Su pasión de libertad tenía sus raíces en un celoso respeto a la personalidad humana. Su enseñanza no se convirtió nunca en propaganda cuando se dirigía a los niños. Sin embargo, ninguna propaganda era más eficaz que la atmósfera que sabía crear. Reía cuando yo, a los ocho años de edad, decía orgullosamente que era anarquista y con ironía afectuosa me enseñaba que es preciso formarse por sí solos el propio mundo interior y no aceptar nunca ni las ideas ni las frases hechas. Y me aconsejaba austeramente esperar, madurar los entusiasmos con la experiencia y con la reflexión antes de asumir una actitud definitiva, que constituye siempre una responsabilidad a la que no es cosa seria faltar. Pero, sobre todo, no quería que creyésemos verdadera una cosa porque él la afirmara. Decía: “mi convicción no prueba nada para vosotros”. Y en la escuela decía “no creáis nunca ciegamente en las palabras del maestro, en las afirmaciones de un solo libro. Escuchad, comparad las diversas opiniones y llegad a conclusiones propias”.

**TAREAS DEL EJERCICIO:**
A - Responde estas preguntas con datos del fragmento:
(i) ¿Qué edad tenía quien narra cuando decía con orgullo que era anarquista?
(ii) ¿En qué tenía sus raíces su pasión de libertad?
(iii) Según lo que decía en la escuela, ¿en qué no había que creer nunca ciegamente?
B - Traduce al inglés, por favor, esta oración del fragmento: "Su enseñanza no se convirtió nunca en propaganda cuando se dirigía a los niños."
Este material es independiente del fragmento.

**MATERIAL PROPORCIONADO:**
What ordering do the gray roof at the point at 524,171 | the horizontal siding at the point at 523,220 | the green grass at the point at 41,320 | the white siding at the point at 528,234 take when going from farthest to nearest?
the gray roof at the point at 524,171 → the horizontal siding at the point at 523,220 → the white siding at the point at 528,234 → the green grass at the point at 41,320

**RESPUESTAS DEL EJERCICIO:**
A -
(i) Ocho años.
(ii) En un celoso respeto a la personalidad humana.
(iii) En las palabras del maestro y en las afirmaciones de un solo libro.

B - His teaching never turned into propaganda when it was addressed to children.